Selama ini nasabah Jiwasraya berjuang dan berupaya untuk mengembalikan uang tabungannya yang berasal dari bekerja puluhan tahun dan ditabung di dalam deposito bank yang bekerjsama dengan Jiwasraya. Setelah sejumlah nasabah ikut program saving plan yang dikelola beberapa bank milik negara dan swasta yang berkolaborasi dengan perusahaan asuransi Jiwasraya, tiba-tiba manajemen BUMN itu mengeluarkan pemberitahuan bahwa Jiwasaraya mendapat tekanan likuidasi sehingga berakibat gagal bayar. Hal itu tentu saja membuat jutaan nasabah Jiwasraya terkejut dan dan panik, terutama bagi mereka yang seluruh tabungannya disimpan di Jiwasraya.
Cara penyelesaian masalah yang sama sekali tidak melibatkan nasabah sangat disesalkan, sehingga nasabah tidak mendapat informasi yang benar. Kebijakan restrukturisasi yang menurut pihak Jiwasraya merupakan solusi terbaik bagi semua pihak, justru menjadi malapetaka bagi nasabah, terutama karena dipaksa tanpa diberikan pilihan lain yang berpihak kepada nasabah.
Kedatangan nasabah korban PT. Asuransi Jiwasraya ke Ombudsman adalah untuk memenuhi hak konstitusi yang sudah ditetapkan di dalam Undang Undang Nomor 37 tahun 2008 tentang ORI, yakni melaporkan dugaan maladministrasi PT. Asuransi Jiwasraya (Persero). Sebagaimana fungsi dan kewenangannya, ORI diharapkan dapat melakukan investigasi dan pemeriksaan terhadap manajemen Asuransi Jiwasraya dan memberikan rekomendasi kepada atasan terlapor, yakni kepada Menteri BUMN, Kementerian Keuangan, dan Presiden Republik Indonesia serta DPR-RI.
Selain telah mendapatkan putusan inkracht dari PN Jakarta Pusat, para nasabah korban Jiwasraya juga datang ke ORI berbekal janji Menteri Keuangan Republik Indonesia, Sri Mulyani Indrawati, yang pernah berjanji dalam LKPP tahun 2020 dan IHPS tahun 2021, bahwa pihaknya akan menindaklanjuti permintaan nasabah yang tidak ikut restrukturisasi.

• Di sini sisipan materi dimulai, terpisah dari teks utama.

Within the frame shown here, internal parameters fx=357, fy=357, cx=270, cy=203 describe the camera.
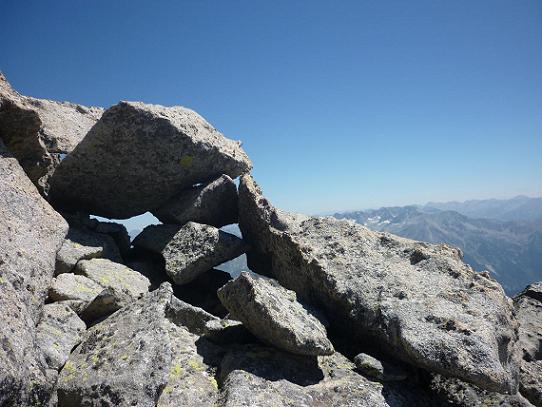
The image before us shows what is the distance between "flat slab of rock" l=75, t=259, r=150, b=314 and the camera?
41.2 feet

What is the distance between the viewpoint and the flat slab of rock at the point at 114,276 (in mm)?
12545

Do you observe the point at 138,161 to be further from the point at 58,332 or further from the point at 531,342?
the point at 531,342

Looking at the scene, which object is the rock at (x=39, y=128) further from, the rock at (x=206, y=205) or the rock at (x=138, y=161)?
the rock at (x=206, y=205)

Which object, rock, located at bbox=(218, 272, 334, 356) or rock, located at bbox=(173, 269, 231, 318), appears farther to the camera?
rock, located at bbox=(173, 269, 231, 318)

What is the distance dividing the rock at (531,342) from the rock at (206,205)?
508 inches

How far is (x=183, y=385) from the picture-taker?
8508 millimetres

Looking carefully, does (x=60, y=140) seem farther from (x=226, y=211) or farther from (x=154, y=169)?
(x=226, y=211)

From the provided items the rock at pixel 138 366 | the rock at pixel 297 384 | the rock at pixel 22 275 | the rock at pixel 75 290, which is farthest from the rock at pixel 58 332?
the rock at pixel 297 384

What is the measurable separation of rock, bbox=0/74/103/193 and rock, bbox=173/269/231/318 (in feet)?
24.1

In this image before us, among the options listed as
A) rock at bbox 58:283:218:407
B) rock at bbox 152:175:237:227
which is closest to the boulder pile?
rock at bbox 58:283:218:407

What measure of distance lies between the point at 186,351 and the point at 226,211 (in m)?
9.24

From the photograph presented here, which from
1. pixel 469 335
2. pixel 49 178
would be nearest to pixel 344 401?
pixel 469 335

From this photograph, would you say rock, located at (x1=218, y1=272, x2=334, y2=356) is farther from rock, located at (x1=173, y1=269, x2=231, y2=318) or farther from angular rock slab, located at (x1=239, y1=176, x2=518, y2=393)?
rock, located at (x1=173, y1=269, x2=231, y2=318)

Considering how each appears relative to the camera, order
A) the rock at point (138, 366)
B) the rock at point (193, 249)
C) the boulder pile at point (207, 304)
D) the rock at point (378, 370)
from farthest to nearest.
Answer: the rock at point (193, 249), the rock at point (378, 370), the boulder pile at point (207, 304), the rock at point (138, 366)
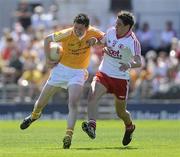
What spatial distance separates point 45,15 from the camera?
32344mm

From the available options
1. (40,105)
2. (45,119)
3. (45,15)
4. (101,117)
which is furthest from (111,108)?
(40,105)

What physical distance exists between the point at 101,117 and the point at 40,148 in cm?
1377

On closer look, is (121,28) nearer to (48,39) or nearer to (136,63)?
(136,63)

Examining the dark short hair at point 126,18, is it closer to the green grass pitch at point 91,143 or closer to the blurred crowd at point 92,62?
the green grass pitch at point 91,143

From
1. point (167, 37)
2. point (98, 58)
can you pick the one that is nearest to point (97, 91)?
point (98, 58)

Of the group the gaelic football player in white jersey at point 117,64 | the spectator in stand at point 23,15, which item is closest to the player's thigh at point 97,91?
the gaelic football player in white jersey at point 117,64

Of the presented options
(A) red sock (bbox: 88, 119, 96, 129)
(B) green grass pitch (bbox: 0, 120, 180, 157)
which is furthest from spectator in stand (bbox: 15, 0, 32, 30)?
(A) red sock (bbox: 88, 119, 96, 129)

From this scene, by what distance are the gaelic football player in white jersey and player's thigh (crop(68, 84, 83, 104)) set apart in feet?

Tapi faktanya sudah tahun ke-3 sejak janji itu dikeluarkan, belum terlihat tanda-tanda Kementerian Keuangan untuk menyelesaikan pembayaran uang premi nasabah yang dituntut para korban maladministrasi pengelolaan Jiwasraya.
Sebetulnya, Negara melalui Kementerian Keuangan dan BUMN tidak perlu kesulitan untuk menyelesaikan masalah Jiwasraya karena sudah diterbitkan beberapa perangkat hukum dan peraturan yang menjadi dasar pembayaran dana nasabah, seperti:
1. Rekomendasi BPK-RI tentang LKPP tahun 2020;
2. Rekomendasi DPD-RI Panja Jiwasraya tahun 2022;
3. Peraturan Otoritas Jasa Keuangan No. 69/POJK.05/2016 Pasal 40 ayat (3); dan
4. Keputusan PN Jakarta Pusat yang sudah berkekuatan hukum tetap alias inkracht, yang sudah dua kali aanmaning dan permintaan sita eksekusi aset.
“Harapan kami semoga melalui Ombudsman RI, perjuangan kami akan berhasil sebagaimana amanat Undang-Undang Ombudsman RI, dan kepada Menteri yang memikul tanggung jawab akan melaksanakan sejalan dengan Sumpah Jabatan Menteri saat dilantik, yaitu setia kepada UUD 1945 serta akan menjalankan segala peratuan perundang-undangan dengan selurus-lurusnya demi darma bakti kepada bangsa dan negara,” pungkas Istia dan rekan-rekanya penuh harap. (APL/Red/LD).